US economy grows at annualized 6.4% in Q1 amid vaccine rollout, fiscal support
WASHINGTON -- The US economy grew at an annual rate of 6.4 percent in the first quarter of 2021, the US Commerce Department reported Thursday.
"The increase in first quarter GDP (gross domestic product) reflected the continued economic recovery, reopening of establishments, and continued government response related to the COVID-19 pandemic," the department's Bureau of Economic Analysis said in the "advance" estimate.
The increase in real GDP in the first quarter reflected increases in personal consumption expenditures, non-residential fixed investment, federal government spending, residential fixed investment, and state and local government spending that were partly offset by decreases in private inventory investment and exports, the report showed. Imports, which are a subtraction in the calculation of GDP, increased.
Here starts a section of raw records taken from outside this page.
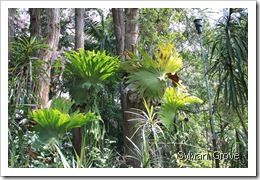 Stag Ferns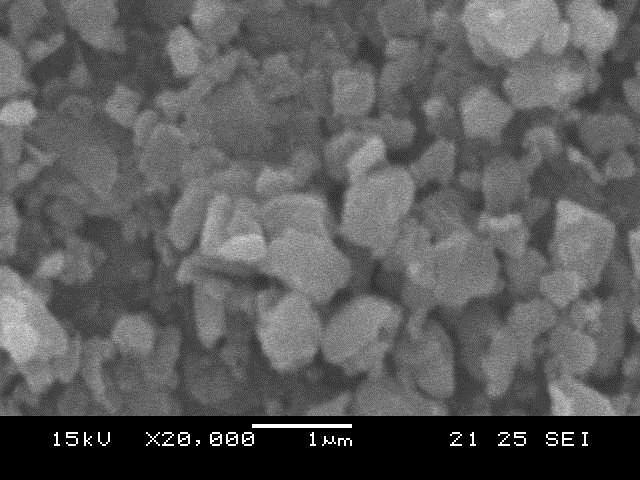 アパタイトナノパウダー顕微鏡写真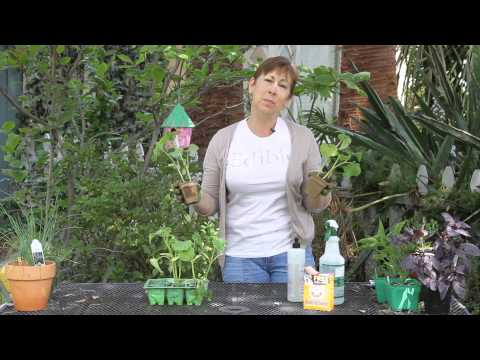 Homemade Remedy for Mildew on Cucumber Plants : Garden Space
"Easy monetary policy, federal government spending to ramp up vaccinations and a surge in incomes enabled by emergency aid and two rounds of stimulus checks pushed consumer spending up at a double-digit pace," Diane Swonk, chief economist at Grant Thornton, a major accounting firm, wrote in an analysis.
Business investment, meanwhile, continued to post "solid" gains but "at a slower pace" as firms scrambled to adopt existing technologies and upgrade their equipment, Swonk noted.
The largest, single drag on growth was inventories, which plummeted in response to the surge in consumer spending, she continued, adding that alone shaved 2.7 percent from overall GDP growth.
"The biggest hurdles during the first quarter were regional outbreaks and the lingering surge in infections that accompanies them," Swonk said. "The ability of the economy to fully heal is still contingent upon our ability to contain the spread of the virus now with vaccinations."
The 6.4-percent quarterly growth came after the economy saw a 3.5-percent contraction amid the COVID-19 pandemic in 2020.
According to the International Monetary Fund (IMF)'s latest estimation, the US economy is expected to grow by 6.4 percent this year, 1.3 percentage points up from the January estimation.
US President Joe Biden on Wednesday night officially introduced the American Families Plan, a 1.8-trillion-US-dollar spending proposal focused on childcare and education, just a few weeks after proposing a 2-trillion-dollar infrastructure plan, noting that with a corporate tax hike and increased tax for the wealthiest, all investments he proposed would be fully paid for over the next 15 years.